*** Data supplied ***

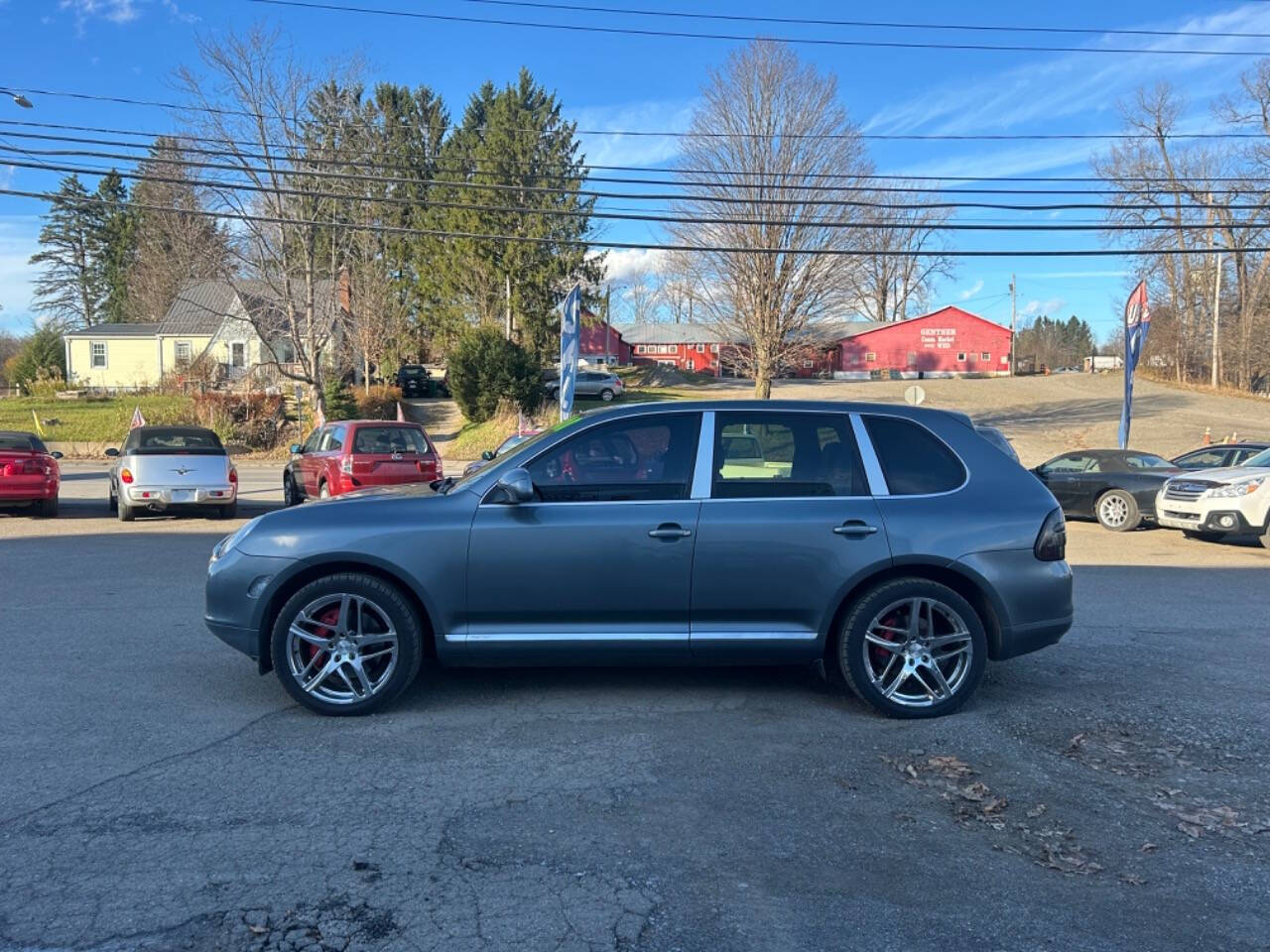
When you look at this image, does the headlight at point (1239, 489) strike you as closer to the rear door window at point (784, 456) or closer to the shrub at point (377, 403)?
the rear door window at point (784, 456)

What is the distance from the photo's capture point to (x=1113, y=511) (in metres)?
15.9

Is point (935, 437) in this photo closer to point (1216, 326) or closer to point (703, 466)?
point (703, 466)

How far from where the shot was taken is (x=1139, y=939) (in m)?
3.21

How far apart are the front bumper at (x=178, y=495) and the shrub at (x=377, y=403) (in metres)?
19.8

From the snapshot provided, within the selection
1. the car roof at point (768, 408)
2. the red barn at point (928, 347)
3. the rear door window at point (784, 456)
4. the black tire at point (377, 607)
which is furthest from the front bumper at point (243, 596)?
the red barn at point (928, 347)

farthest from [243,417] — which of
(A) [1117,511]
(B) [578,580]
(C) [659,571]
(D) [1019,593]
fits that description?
(D) [1019,593]

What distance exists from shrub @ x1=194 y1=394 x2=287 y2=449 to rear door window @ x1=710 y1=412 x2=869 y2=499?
29.2m

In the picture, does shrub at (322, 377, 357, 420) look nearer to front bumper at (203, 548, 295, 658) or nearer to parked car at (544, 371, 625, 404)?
parked car at (544, 371, 625, 404)

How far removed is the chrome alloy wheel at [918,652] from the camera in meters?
5.41

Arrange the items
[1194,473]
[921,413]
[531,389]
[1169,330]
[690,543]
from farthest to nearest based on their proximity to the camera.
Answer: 1. [1169,330]
2. [531,389]
3. [1194,473]
4. [921,413]
5. [690,543]

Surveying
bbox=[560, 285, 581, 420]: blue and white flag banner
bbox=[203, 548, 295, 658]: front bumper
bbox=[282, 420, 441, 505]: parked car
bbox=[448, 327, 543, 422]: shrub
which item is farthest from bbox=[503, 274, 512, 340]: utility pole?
bbox=[203, 548, 295, 658]: front bumper

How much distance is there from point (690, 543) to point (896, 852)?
199 centimetres

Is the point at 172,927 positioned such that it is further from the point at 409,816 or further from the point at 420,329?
the point at 420,329

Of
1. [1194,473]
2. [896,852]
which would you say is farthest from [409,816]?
[1194,473]
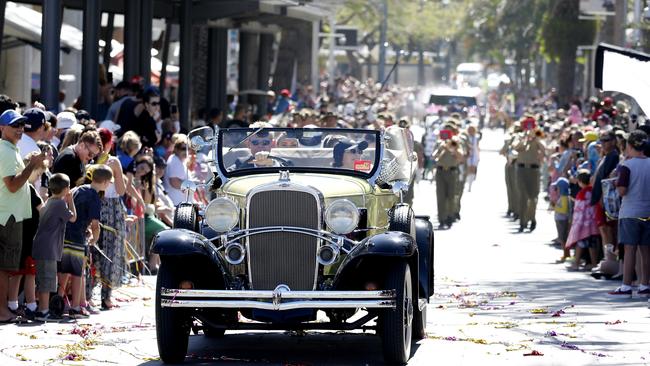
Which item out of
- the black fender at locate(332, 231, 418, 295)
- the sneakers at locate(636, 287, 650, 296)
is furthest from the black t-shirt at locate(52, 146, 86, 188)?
the sneakers at locate(636, 287, 650, 296)

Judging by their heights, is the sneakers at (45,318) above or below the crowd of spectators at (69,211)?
below

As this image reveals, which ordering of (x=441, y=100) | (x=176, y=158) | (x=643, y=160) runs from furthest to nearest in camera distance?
(x=441, y=100) < (x=176, y=158) < (x=643, y=160)

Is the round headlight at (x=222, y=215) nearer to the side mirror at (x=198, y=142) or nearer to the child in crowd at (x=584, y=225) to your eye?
the side mirror at (x=198, y=142)

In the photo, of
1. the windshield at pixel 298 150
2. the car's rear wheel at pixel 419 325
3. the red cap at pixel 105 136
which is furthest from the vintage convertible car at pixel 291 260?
the red cap at pixel 105 136

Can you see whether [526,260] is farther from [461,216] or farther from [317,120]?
[461,216]

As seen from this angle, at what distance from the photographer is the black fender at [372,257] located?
11.8 meters

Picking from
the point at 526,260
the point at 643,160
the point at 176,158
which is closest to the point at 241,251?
the point at 643,160

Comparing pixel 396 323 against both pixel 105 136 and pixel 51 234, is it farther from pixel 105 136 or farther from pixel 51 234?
pixel 105 136

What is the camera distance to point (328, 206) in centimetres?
1227

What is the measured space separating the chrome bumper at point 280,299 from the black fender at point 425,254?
1.51 m

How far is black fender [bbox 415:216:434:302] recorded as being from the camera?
13148 millimetres

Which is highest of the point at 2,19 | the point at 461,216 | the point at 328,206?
the point at 2,19

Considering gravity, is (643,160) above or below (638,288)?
above

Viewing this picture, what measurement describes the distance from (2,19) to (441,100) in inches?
1169
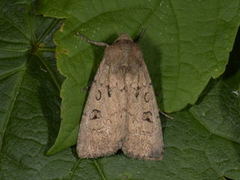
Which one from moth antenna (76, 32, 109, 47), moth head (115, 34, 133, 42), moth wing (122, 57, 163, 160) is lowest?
moth wing (122, 57, 163, 160)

***

== Directive ==
Convert the data from its start through the line containing "5. [690,543]", inclusive, into a Markdown table with the columns Row and Line. Each line gets its own numbered row. Skip blank lines and leave the pictures out.

== Expected answer ==
| Row | Line |
|---|---|
| 1 | When you look at this image, does the headlight at point (1239, 489) strike you as closer to the rear door window at point (784, 456) or closer to the shrub at point (377, 403)? |
| 2 | the rear door window at point (784, 456) |
| 3 | What is the distance from the photo's capture point to (x=1113, y=511) (in metres)? |
| 4 | 15.9 |
| 5 | Is point (935, 437) in this photo closer to point (1216, 326) or closer to point (703, 466)? |
| 6 | point (703, 466) |
| 7 | How far from where the shot was taken is (x=1139, y=939) (in m)? |
| 8 | 3.21 |
| 9 | How far apart are the front bumper at (x=178, y=495) and the shrub at (x=377, y=403) (in metres)? |
| 10 | 19.8 |
| 11 | From the snapshot provided, within the selection |
| 12 | 1. the car roof at point (768, 408) |
| 13 | 2. the red barn at point (928, 347) |
| 14 | 3. the rear door window at point (784, 456) |
| 15 | 4. the black tire at point (377, 607) |
| 16 | which is furthest from the front bumper at point (243, 596)? |
| 17 | the red barn at point (928, 347) |
| 18 | farthest from [243,417] — which of |
| 19 | (A) [1117,511] |
| 20 | (B) [578,580] |
| 21 | (C) [659,571] |
| 22 | (D) [1019,593] |
| 23 | fits that description? |
| 24 | (D) [1019,593] |
| 25 | What distance exists from shrub @ x1=194 y1=394 x2=287 y2=449 to rear door window @ x1=710 y1=412 x2=869 y2=499? |
| 26 | 29.2m |
| 27 | In the picture, does shrub at (322, 377, 357, 420) look nearer to front bumper at (203, 548, 295, 658) or nearer to parked car at (544, 371, 625, 404)? |
| 28 | parked car at (544, 371, 625, 404) |
| 29 | How far removed is the chrome alloy wheel at [918,652] from the camera in meters? |
| 30 | 5.41 |
| 31 | Arrange the items |
| 32 | [1194,473] |
| 33 | [921,413] |
| 34 | [531,389] |
| 35 | [1169,330] |
| 36 | [690,543] |
| 37 | from farthest to nearest based on their proximity to the camera. |
| 38 | Answer: 1. [1169,330] |
| 39 | 2. [531,389] |
| 40 | 3. [1194,473] |
| 41 | 4. [921,413] |
| 42 | 5. [690,543] |